Pdl vuole premio su base nazionale al Senato

E’ in fase di rifinitura la riforma della legge elettorale che il Popolo della Libertà intende presentare tra oggi e domani al Senato e che prevede di assegnare anche per i seggi al Senato un premio su base nazionale, anzichè su base regionale, come è avvenuto per le ultime due elezioni politiche del 2006 e del 2008. In sostanza, secondo l’ipotesi di riforma della legge elettorale del Pdl, anche al Senato, come già avviene alla Camera, il premio di maggioranza verrebbe assegnato alla coalizione o partito che prende più voti su base nazionale, non più alla coalizione o partito che prende più voti nella singola regione; con ciò si eviterebbe il rischio, insito nella legge, che una coalizione vince le elezioni alla Camera, avendo preso più voti, ma poi, per effetto della distribuzione diversa dei seggi al Senato, un’altra coalizione potrebbe avere la maggioranza nell’altro ramo del Parlamento.

Già nel 2005, quando si passò dai collegi uninominali all’attuale legge elettorale, la maggioranza aveva proposto una riforma in tal senso, prevedendo sia per Camera che Senato l’assegnazione del premio di maggioranza su base nazionale, poi però bocciata dal Quirinale, poichè l’allora Presidente della Repubblica, Carlo Azeglio Ciampi, la considerò incostituzionale, poichè la Costituzione parla di collegi regionali al Senato.

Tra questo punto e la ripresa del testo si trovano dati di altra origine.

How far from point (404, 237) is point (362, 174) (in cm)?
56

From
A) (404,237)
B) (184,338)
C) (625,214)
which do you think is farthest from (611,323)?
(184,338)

E proprio per ovviare a questo, appunto, l’ipotesi di riforma del Pdl prevederebbe la ripartizione dei seggi assegnati con il premio di maggioranza (nazionale) al Senato, secondo criteri di regionalità.

Ma cosa significherebbe questa ipotesi di nuova legge elettorale per la geografia e gli equilibri politici? Senz’altro, la scomparsa del Terzo Polo. Con questa nuova legge elettorale, infatti, vincerebbe solo una o l’altra coalizione, ma non ci sarebbe spazio a partiti terzi, che dunque non potrebbero più sperare di prendere qualche seggio al Senato, tramite qualche regione, determinando una situazione da ago della bilancia. Detto in parole povere, sarebbe la fine di Fini, che non potendo rientrare nella maggioranza, nè presentarsi a sinistra, andrebbe incontro a morte certa.

In teoria, la maggioranza avrebbe i numeri necessari a fare approvare la nuova legge. Quasi impossibile che le opposizioni votino a favore, compreso lo stesso Pd. Certo, se ci fossero tentennamenti interni al centro-destra, sarebbe difficile approvare la riforma alla legge elettorale, ma se il Cavaliere riuscisse a teneri saldi i senatori, così come i deputati, nel giro di pochi mesi si avrebbe un nuovo sistema di voto, che sancirebbe l’uscita di scena di Fini dalla politica.